Seçilmiş Metin:
Kendini Savunma Hakkı
Savunma hakkı, adil yargılanma hakkının en temel unsurlarından biridir. Bu yazıda, savunma hakkının kapsamı, yasal dayanakları, kısıtlanması durumunda ortaya çıkan sonuçlar ve Yargıtay'ın bu konudaki önemli kararları ele alınmaktadır. CMK ve ilgili kanunlarda düzenlenen savunma hakkının etkin kullanımı için gerekli koşullar, müdafi yardımından yararlanma hakkı ve savunma hakkının kısıtlanmasının hukuki sonuçları detaylı bir şekilde incelenmiştir.
Kendini Savunma Hakkı
Savunma Hakkının Temel İlkeleri ve Yasal Dayanakları
Savunma hakkı, ceza yargılamasının en temel unsurlarından biri olup, adil yargılanma ilkesinin vazgeçilmez bir parçasıdır. Bu hak, kişinin kendisine yöneltilen suçlamalara karşı etkili bir şekilde savunma yapabilmesini, delil sunabilmesini ve iddia makamının sunduğu delillere karşı argümanlar geliştirebilmesini sağlar. Savunma hakkı, yargılama sürecinin her aşamasında gözetilmesi gereken ve ihlali halinde yargılamanın adilliğini doğrudan etkileyen bir haktır.
Savunma Hakkının Anayasal Temeli
Savunma hakkı, Türk hukuk sisteminde en üst norm olan Anayasa tarafından güvence altına alınmıştır. Anayasa'nın 36. maddesi, "Herkes, meşru vasıta ve yollardan faydalanmak suretiyle yargı mercileri önünde davacı veya davalı olarak iddia ve savunma ile adil yargılanma hakkına sahiptir" hükmünü içermektedir. Bu madde, savunma hakkını temel bir hak olarak tanımlamakta ve herkesin bu haktan yararlanabileceğini açıkça belirtmektedir.

Alıştırma: Savunma hakkına ilişkin metinde "sağlar" fiiliyle biten cümleye göre bu hakkın kişiye sağladığı imkânları sıralayınız.

Veri Kümesi İçeriği:
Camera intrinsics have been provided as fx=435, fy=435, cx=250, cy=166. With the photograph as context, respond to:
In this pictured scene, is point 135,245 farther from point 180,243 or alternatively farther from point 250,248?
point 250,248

Tamamlanan Görev:
- Kendisine yöneltilen suçlamalara karşı etkili bir şekilde savunma yapabilmek
- Delil sunabilmek
- İddia makamının sunduğu delillere karşı argümanlar geliştirebilmek